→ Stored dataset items
------------------------------------------------------------------------

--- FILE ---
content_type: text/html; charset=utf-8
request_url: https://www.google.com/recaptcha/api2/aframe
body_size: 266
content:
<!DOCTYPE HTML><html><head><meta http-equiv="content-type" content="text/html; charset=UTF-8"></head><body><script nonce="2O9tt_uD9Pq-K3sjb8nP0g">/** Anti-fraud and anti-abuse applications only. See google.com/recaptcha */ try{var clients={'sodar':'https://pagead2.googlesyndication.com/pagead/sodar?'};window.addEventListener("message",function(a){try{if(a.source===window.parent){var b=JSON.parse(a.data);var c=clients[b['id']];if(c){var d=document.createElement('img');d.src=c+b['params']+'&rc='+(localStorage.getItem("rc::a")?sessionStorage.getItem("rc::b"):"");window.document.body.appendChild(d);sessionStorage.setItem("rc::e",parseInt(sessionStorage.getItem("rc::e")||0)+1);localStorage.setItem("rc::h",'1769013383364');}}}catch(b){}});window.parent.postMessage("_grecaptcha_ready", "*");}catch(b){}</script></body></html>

------------------------------------------------------------------------

→ TASK BRIEF
Render the whole set of entries again, exactly as given.

→ RESPONSE TO THE TASK
--- FILE ---
content_type: text/html; charset=utf-8
request_url: https://www.google.com/recaptcha/api2/aframe
body_size: 266
content:
<!DOCTYPE HTML><html><head><meta http-equiv="content-type" content="text/html; charset=UTF-8"></head><body><script nonce="2O9tt_uD9Pq-K3sjb8nP0g">/** Anti-fraud and anti-abuse applications only. See google.com/recaptcha */ try{var clients={'sodar':'https://pagead2.googlesyndication.com/pagead/sodar?'};window.addEventListener("message",function(a){try{if(a.source===window.parent){var b=JSON.parse(a.data);var c=clients[b['id']];if(c){var d=document.createElement('img');d.src=c+b['params']+'&rc='+(localStorage.getItem("rc::a")?sessionStorage.getItem("rc::b"):"");window.document.body.appendChild(d);sessionStorage.setItem("rc::e",parseInt(sessionStorage.getItem("rc::e")||0)+1);localStorage.setItem("rc::h",'1769013383364');}}}catch(b){}});window.parent.postMessage("_grecaptcha_ready", "*");}catch(b){}</script></body></html>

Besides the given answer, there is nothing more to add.